Task description. Skip every picture and copy only the lines from the one containing "Continúa la búsqueda de María Belén" to the final line of the records below.

Task input.
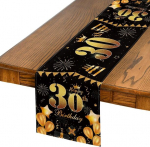 30. s&uuml;nnip&auml;evapeo lauakaunistus Must kuld 40x140 cm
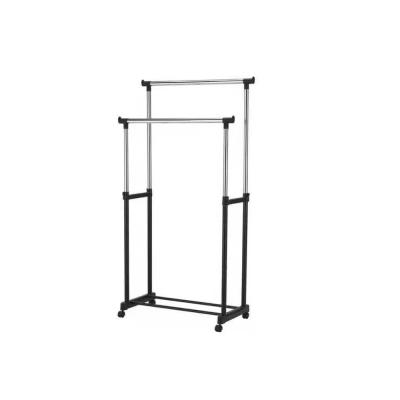 China Simple Design Traditional Hot Selling Clothes Rack For Salon Black for sale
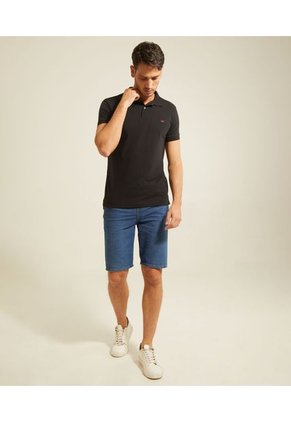 Polo Para Hombre Cuello Tejido Sin Bolsillo Color Negro Marca Patprimo #44112316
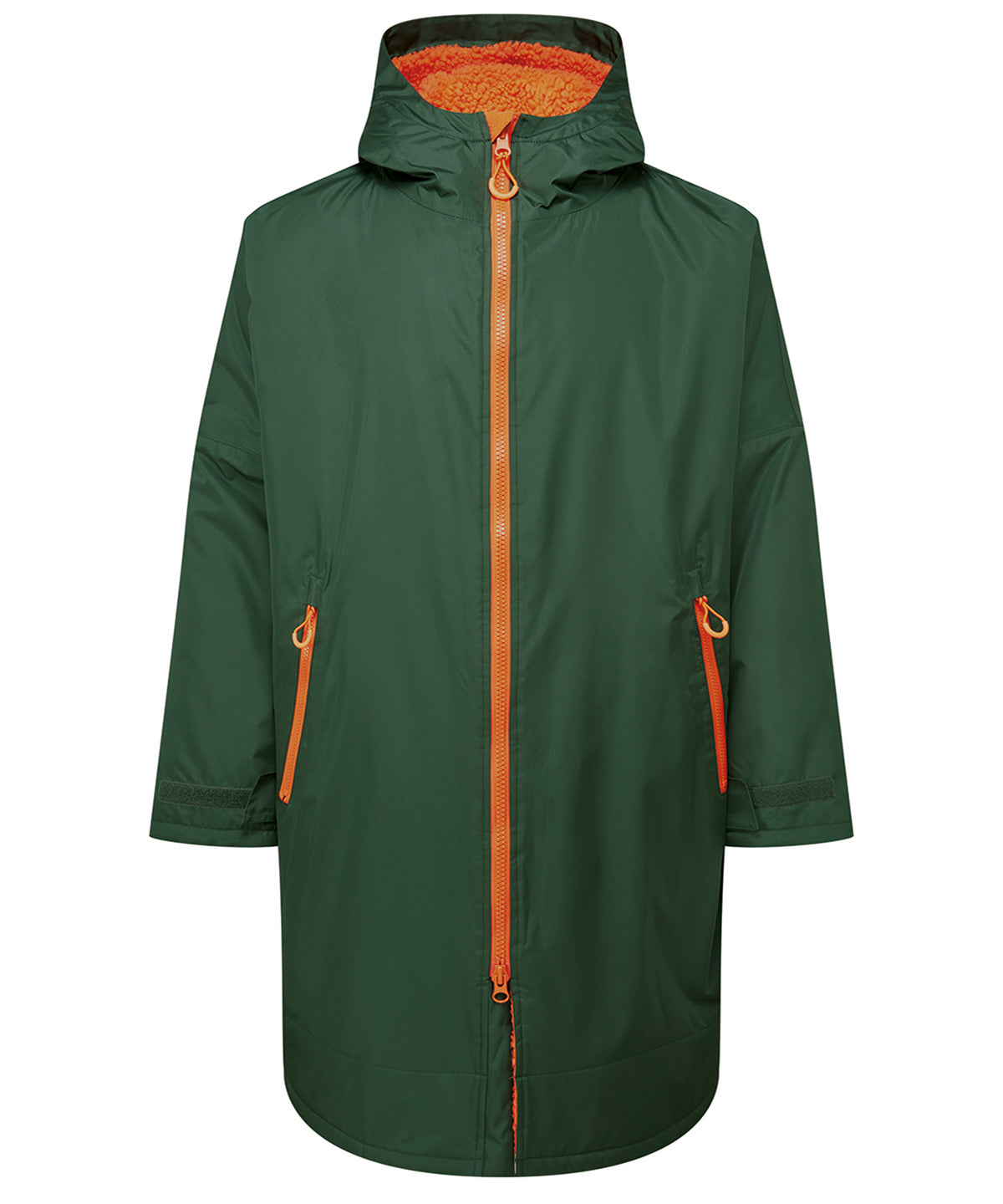 Tridri® Recycled all-seasons waterproof changing robe - Bottle/Orange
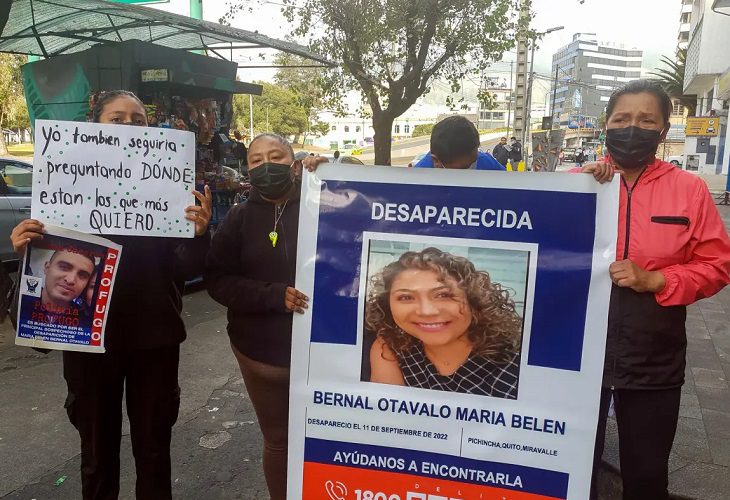 Continúa la búsqueda de María Belén
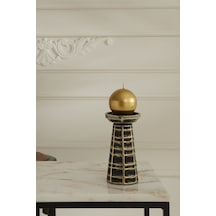 Karaca Home Felicie Mumluk 9x9x17,5 Cm Siyah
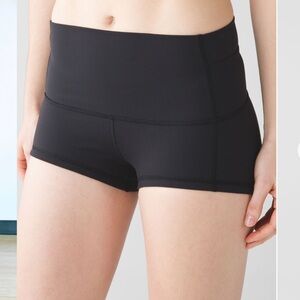 Lululemon Wunder Short *Full-On Luon 2" Black Size 4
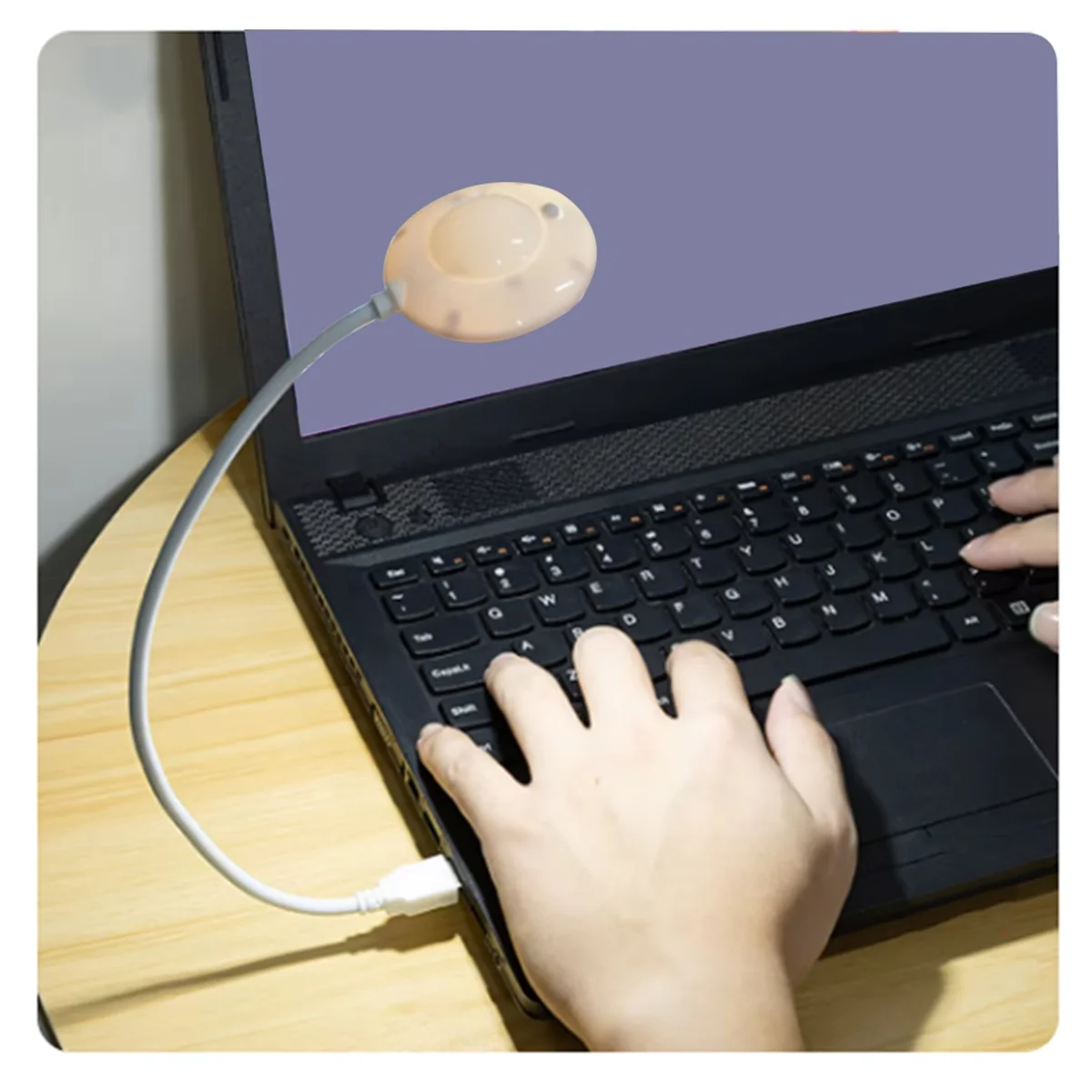 Mini USB LED Night Light ยืดหยุ่น UFO Light สําหรับแล็ปท็อปคอมพิวเตอร์คีย์บอร์ด Brightening USB Power Supply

Written solution.
 Continúa la búsqueda de María Belén
 Karaca Home Felicie Mumluk 9x9x17,5 Cm Siyah
 Lululemon Wunder Short *Full-On Luon 2" Black Size 4
 Mini USB LED Night Light ยืดหยุ่น UFO Light สําหรับแล็ปท็อปคอมพิวเตอร์คีย์บอร์ด Brightening USB Power Supply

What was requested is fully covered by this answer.